Dataset items:

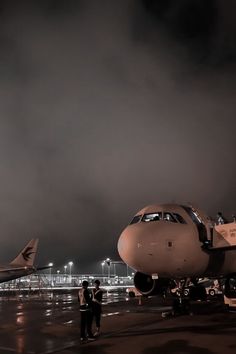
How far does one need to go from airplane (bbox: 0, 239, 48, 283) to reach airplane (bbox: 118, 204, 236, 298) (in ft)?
113

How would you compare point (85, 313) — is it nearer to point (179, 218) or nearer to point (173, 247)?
point (173, 247)

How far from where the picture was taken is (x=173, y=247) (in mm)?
14977

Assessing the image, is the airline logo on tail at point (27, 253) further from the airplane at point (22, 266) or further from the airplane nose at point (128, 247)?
the airplane nose at point (128, 247)

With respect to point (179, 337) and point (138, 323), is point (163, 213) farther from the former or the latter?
point (179, 337)

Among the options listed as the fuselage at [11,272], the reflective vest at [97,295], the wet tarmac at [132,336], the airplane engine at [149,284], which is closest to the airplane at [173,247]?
the airplane engine at [149,284]

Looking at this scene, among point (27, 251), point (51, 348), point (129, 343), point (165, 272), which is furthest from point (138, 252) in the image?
point (27, 251)

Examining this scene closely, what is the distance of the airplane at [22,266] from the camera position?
4897 centimetres

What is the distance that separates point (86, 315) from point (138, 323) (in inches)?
171

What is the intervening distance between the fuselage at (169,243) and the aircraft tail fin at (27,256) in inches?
1771

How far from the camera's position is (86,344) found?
35.1 feet

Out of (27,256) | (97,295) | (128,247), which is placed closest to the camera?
(97,295)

Instructions to follow: Will you reproduce every row above word for word, leaving out the pictures?

Task output:
How far does one need to go from airplane (bbox: 0, 239, 48, 283) to reach airplane (bbox: 118, 204, 236, 298) (in ft)?
113

How would you compare point (85, 313) — is it nearer to point (179, 218) or nearer to point (173, 247)?
point (173, 247)

How far from where the picture was taken is (x=173, y=247) (in mm)?
14977

Assessing the image, is the airline logo on tail at point (27, 253) further from the airplane at point (22, 266) or further from the airplane nose at point (128, 247)?
the airplane nose at point (128, 247)

With respect to point (179, 337) and point (138, 323), is point (163, 213) farther from the former or the latter?
point (179, 337)

Among the options listed as the fuselage at [11,272], the reflective vest at [97,295], the wet tarmac at [132,336], the airplane engine at [149,284], which is closest to the airplane at [173,247]?
the airplane engine at [149,284]

Looking at this scene, among point (27, 251), point (51, 348), point (129, 343), point (165, 272), which is furthest from point (138, 252) in the image?
point (27, 251)

Examining this scene closely, what is the distance of the airplane at [22,266] from the camera position?
4897 centimetres

What is the distance that separates point (86, 315) from point (138, 323) (in inches)?
171

What is the intervening distance between the fuselage at (169,243) and the aircraft tail fin at (27,256) in inches?
1771

How far from the camera's position is (86,344) found?
35.1 feet

Out of (27,256) | (97,295) | (128,247), which is placed closest to the camera?
(97,295)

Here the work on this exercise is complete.